I would like each line of the data that holds the word "Vietnam" copied out.

(Source records)
┄┄┄┄┄┄┄┄┄┄┄┄┄┄┄┄┄┄┄┄
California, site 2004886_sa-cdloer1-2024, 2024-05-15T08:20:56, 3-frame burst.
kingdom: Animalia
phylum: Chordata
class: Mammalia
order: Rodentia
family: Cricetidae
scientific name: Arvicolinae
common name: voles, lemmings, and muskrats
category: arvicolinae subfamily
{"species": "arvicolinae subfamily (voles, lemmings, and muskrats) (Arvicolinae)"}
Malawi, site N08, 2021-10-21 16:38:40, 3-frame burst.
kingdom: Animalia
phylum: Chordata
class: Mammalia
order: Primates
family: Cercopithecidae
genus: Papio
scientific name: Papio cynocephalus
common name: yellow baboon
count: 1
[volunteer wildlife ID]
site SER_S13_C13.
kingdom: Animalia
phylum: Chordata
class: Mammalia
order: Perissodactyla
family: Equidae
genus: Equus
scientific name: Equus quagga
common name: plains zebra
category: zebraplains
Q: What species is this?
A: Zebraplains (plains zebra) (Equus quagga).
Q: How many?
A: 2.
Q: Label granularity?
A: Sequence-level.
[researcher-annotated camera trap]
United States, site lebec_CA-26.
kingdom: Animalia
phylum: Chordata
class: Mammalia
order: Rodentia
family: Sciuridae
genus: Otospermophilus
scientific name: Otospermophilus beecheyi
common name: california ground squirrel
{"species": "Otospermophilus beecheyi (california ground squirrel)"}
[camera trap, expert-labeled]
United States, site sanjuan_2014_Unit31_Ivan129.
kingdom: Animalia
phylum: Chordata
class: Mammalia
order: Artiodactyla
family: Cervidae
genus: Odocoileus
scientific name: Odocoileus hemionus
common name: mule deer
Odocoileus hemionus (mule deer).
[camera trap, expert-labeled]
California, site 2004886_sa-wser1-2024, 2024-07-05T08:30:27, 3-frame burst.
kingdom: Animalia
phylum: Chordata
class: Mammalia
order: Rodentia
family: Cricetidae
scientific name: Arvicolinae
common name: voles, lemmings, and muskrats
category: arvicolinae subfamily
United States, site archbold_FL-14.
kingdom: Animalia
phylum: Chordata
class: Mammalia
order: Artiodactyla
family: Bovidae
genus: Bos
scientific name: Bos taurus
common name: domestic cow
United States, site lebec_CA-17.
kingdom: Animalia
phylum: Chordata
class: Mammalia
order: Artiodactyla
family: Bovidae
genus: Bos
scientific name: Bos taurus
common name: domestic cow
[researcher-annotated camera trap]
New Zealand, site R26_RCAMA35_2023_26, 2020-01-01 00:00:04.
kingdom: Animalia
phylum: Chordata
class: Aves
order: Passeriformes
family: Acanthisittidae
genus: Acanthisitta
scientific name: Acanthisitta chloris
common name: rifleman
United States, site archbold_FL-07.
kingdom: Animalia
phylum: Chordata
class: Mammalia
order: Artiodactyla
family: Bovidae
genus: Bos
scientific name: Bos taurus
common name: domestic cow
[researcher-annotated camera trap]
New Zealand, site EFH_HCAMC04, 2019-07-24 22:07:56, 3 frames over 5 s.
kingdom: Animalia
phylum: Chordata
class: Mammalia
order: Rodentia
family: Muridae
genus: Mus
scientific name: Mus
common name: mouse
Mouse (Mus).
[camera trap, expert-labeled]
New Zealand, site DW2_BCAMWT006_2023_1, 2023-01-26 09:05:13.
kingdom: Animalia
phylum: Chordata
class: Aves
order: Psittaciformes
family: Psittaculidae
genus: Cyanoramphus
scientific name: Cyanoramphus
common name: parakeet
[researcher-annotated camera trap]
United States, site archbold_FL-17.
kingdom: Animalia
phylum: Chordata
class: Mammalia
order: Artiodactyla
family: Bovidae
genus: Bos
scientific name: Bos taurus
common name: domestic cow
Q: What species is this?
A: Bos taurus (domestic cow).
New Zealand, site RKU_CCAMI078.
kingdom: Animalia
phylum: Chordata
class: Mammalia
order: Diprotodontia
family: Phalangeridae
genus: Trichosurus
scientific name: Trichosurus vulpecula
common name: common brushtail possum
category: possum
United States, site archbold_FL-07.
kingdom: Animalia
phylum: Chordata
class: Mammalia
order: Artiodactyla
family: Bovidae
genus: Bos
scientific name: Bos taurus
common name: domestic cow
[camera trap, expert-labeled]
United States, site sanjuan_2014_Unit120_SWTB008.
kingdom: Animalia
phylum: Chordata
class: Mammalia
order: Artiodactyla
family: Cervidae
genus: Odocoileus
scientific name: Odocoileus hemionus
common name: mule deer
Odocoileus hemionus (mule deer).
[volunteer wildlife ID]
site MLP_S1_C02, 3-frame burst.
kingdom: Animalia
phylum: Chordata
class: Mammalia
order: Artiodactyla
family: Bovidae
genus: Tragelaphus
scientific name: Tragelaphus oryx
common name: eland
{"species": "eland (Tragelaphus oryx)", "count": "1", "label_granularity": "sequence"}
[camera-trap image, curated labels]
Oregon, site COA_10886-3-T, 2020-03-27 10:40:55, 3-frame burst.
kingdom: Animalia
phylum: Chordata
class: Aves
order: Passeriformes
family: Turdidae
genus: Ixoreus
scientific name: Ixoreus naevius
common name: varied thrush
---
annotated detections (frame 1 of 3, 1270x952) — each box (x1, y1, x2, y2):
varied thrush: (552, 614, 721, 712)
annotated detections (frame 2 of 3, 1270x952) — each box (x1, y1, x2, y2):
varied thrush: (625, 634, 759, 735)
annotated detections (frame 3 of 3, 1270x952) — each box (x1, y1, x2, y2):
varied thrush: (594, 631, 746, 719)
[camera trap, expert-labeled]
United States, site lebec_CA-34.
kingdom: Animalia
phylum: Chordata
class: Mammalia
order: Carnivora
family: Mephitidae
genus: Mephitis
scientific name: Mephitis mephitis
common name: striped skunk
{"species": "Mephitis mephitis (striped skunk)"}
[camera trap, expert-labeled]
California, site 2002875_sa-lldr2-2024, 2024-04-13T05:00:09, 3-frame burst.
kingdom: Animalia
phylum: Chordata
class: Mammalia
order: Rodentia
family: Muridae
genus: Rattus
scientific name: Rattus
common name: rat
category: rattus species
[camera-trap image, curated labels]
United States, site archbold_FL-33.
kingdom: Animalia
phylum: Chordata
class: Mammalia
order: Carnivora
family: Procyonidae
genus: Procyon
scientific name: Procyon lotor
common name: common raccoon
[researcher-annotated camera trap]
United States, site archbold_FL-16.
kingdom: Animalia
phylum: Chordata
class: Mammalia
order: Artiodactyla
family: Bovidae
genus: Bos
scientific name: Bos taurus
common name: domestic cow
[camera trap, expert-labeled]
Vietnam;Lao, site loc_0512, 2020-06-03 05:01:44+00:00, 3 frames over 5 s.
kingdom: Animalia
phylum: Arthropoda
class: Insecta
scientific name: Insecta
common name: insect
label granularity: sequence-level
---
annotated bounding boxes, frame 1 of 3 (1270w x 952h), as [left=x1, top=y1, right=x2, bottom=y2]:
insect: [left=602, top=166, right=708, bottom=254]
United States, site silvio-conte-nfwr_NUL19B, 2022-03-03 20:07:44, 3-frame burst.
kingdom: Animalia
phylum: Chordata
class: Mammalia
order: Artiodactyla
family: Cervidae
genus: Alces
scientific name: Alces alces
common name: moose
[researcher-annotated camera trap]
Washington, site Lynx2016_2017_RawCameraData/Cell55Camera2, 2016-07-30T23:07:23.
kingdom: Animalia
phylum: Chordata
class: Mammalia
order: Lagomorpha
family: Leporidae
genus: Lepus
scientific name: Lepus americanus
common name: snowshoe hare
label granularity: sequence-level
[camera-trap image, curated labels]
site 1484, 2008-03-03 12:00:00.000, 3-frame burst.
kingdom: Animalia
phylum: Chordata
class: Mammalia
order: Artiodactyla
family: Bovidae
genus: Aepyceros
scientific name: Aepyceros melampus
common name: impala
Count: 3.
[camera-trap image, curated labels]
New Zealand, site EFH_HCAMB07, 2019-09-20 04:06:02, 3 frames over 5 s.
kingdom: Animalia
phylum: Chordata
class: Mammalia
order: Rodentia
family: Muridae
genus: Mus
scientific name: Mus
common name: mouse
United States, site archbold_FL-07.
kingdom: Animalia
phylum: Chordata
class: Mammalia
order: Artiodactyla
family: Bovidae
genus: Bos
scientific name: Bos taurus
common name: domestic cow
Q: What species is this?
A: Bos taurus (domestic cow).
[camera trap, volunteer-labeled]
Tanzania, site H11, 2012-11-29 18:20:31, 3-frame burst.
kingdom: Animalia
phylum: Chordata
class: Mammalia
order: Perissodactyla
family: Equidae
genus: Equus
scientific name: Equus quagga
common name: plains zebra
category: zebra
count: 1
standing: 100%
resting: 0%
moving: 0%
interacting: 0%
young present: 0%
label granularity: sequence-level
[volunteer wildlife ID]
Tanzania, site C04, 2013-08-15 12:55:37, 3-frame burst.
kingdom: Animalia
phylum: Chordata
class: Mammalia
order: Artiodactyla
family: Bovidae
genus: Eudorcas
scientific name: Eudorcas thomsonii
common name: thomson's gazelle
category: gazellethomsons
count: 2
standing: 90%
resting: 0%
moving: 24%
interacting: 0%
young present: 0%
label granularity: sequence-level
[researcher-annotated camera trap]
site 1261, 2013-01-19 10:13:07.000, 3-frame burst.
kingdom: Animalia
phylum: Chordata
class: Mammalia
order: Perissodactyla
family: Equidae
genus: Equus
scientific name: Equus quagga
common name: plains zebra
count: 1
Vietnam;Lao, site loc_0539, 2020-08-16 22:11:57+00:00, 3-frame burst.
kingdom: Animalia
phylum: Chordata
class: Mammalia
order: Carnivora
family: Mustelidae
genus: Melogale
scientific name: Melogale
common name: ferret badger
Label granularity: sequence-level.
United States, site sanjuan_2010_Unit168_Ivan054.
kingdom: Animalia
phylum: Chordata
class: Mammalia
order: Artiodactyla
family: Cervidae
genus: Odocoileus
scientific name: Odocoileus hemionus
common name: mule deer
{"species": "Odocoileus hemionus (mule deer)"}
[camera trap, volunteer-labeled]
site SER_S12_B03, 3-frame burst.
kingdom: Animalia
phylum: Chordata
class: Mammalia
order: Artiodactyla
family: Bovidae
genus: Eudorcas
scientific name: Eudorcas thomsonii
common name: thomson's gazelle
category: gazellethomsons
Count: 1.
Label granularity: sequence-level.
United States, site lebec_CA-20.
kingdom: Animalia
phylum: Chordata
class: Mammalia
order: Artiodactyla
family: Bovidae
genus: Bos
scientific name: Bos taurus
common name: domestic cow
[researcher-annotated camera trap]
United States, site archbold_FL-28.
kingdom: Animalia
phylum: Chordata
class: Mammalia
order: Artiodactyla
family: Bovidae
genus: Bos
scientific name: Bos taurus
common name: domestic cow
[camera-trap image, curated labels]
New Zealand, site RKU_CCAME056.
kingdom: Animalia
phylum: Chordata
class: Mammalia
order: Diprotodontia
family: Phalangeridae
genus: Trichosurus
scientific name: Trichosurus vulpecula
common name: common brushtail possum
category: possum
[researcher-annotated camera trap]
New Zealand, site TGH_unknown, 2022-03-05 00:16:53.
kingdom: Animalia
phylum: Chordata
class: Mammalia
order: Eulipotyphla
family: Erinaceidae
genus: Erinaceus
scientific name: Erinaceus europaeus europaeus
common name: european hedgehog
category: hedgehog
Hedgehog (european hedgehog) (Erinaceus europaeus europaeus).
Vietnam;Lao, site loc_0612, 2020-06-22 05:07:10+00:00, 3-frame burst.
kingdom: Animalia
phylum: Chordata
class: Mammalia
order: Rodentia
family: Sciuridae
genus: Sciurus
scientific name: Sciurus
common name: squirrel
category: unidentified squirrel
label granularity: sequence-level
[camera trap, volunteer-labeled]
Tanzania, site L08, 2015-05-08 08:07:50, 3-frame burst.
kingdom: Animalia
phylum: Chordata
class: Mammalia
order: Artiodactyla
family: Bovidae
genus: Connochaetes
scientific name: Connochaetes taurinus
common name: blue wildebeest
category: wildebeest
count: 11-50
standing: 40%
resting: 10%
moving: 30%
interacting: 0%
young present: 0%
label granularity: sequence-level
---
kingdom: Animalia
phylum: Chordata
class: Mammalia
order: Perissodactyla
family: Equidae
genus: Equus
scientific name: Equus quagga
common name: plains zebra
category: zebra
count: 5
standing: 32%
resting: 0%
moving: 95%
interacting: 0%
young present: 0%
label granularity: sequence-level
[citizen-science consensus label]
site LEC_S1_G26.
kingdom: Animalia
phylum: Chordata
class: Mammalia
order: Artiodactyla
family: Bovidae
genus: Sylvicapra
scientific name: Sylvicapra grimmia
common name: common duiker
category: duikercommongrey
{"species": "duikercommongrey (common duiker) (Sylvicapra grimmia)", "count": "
┄┄┄┄┄┄┄┄┄┄┄┄┄┄┄┄┄┄┄┄
- _Task solution_
Vietnam;Lao, site loc_0512, 2020-06-03 05:01:44+00:00, 3 frames over 5 s.
Vietnam;Lao, site loc_0539, 2020-08-16 22:11:57+00:00, 3-frame burst.
Vietnam;Lao, site loc_0612, 2020-06-22 05:07:10+00:00, 3-frame burst.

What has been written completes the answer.